Test the ease of use and navigation of the RUM feature
Test the overall workflow and how our RUM tool integrates with their overall workflow
Observe any friction, frustration, or hesitation within user interactions
Gather any additional information around the data SREs use to monitor their sites

Test Conclusions

By incorporating insights from user research, iterative design, and cross-functional collaboration, a robust interaction framework was developed, prioritizing usability, relevance, and efficiency
This approach paved the way for smoother monitoring and diagnostic/remediation analysis, directly impacting user productivity and satisfaction
Through discovery and further conversations with users, we learned were additional areas of our feature that we could build out to further enhance our product to meet both user and business goals.
The success of the project extended beyond specific metrics, affirming effectiveness of the strategy in creating a foundational, user-focused design that resonates throughout the entire platform that could easily integrate into overall monitoring strategies for a broader audience of monitoring and observability professionals allowing for additional sources of revenue

Iteration & Additional Feedback

Following what we discovered thru user testing, there were additional areas of our feature we could add to create the most ideal monitoring solution for RUM IT teams. We learned thru discussion that tracking errors and crashes, and being able to track user journeys to help pinpoint pages with large amounts of errors/drop-offs would help users improve overall performance and stability of their sites’ and quickly figure out what types of problems are occurring during times of crisis.

User Journeys

RUM Smartboard - Journey Focus_ All View

Errors & Crashes

Final Thoughts

This was an incredible learning experience. I have definitely become a better designer through working hands-on with a cross-functional team and doing multiple rounds of usability testing directly with customers and domain experts.

I learned about the core of UX design as I kept my users at the center of every, single decision. It is so rewarding seeing users use my designs.

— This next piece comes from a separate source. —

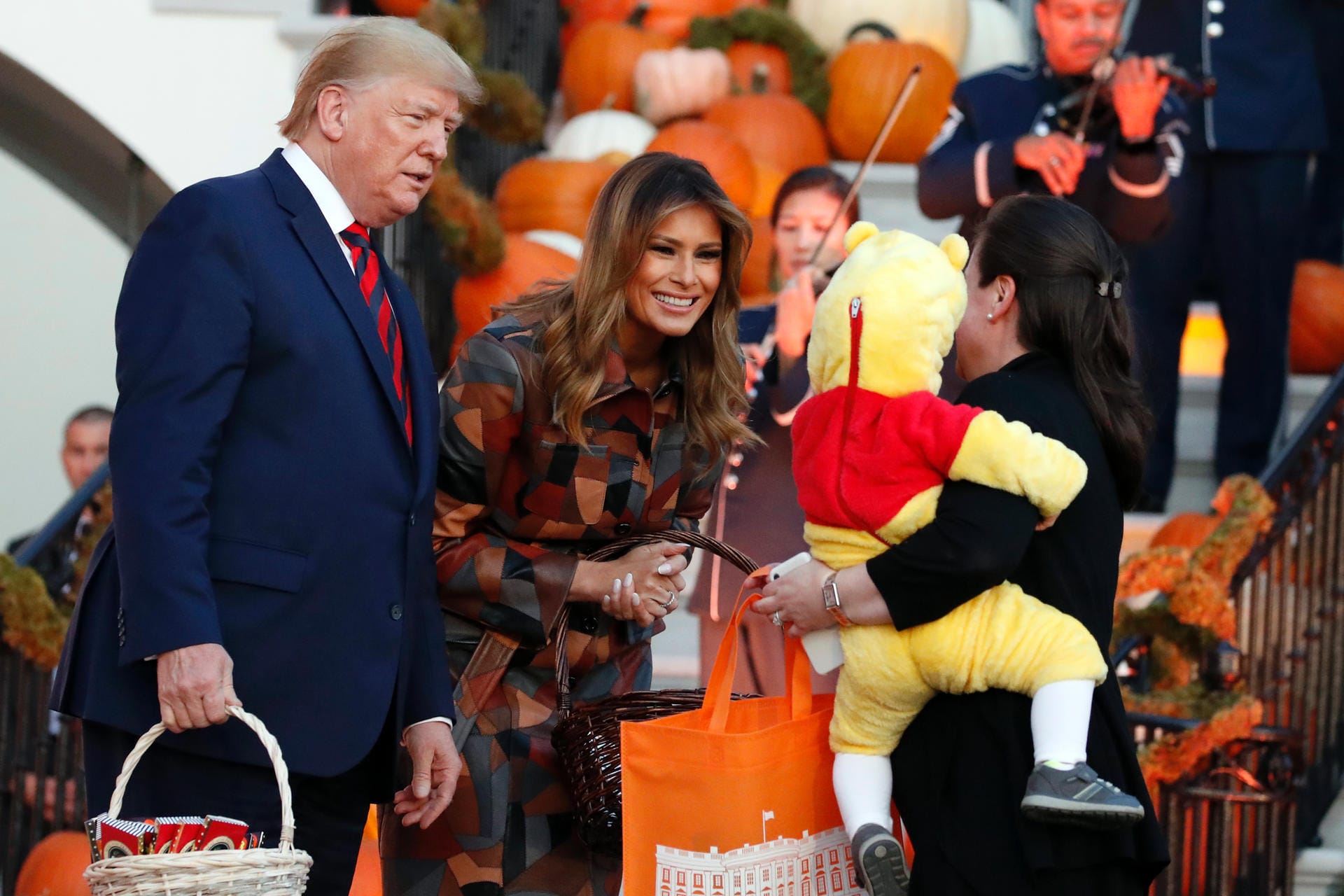 Eine Mutter kommt mit einem Kind im "Winnie Puuh"-Kostüm auf dem Arm zu den Trumps: Für die Präsidentenfamilie ist die Halloween-Feier im Weißen Haus vor allem ein PR-Event. Eine Mutter kommt mit einem Kind im "Winnie Puuh"-Kostüm auf dem Arm zu den Trumps: Für die Präsidentenfamilie ist die Halloween-Feier im Weißen Haus vor allem ein PR-Event.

Final Results: SREs and IT Teams using our Real User Monitoring tool experienced a 20% decrease in the time required to diagnose and remediate site/app outages. Our overall portfolio of expertise customers using the RUM product line at Catchpoint grew by more than 50% within the first 6 months after launching our new Real User Monitoring Solution.

Key Takeaways

User-Centric Design: A holistic understanding of the SREs and DevOps professionals’ needs and pain points was crucial in developing a solution that is truly user-centric, addressing real problems and providing real value.
Collaboration and Iteration: Constant collaboration with cross-functional teams and iterative feedback loops with internal stakeholders, domain experts, and bookkeepers were essential in refining the designs and ensuring alignment with workflow requirements.
Data Relevance and Integrity: Introducing features like User Journeys and Error/Crash monitoring enabled users to further improve their site performance and stability, and allowed for more precise decision making while resolving problems with their sites.
Focus on Scalability and Adaptability: The design decisions taken were not only focused on addressing the immediate needs but also considered the long-term adaptability and scalability of the solution, making it future-proofed.
Empowered Decision-Making: By providing a consolidated and comprehensive view of sites/apps’ performance metrics and multitude of monitoring dimensions, the design enables IT Teams to make more informed and quick decisions, impacting the overall health of sites and apps positively.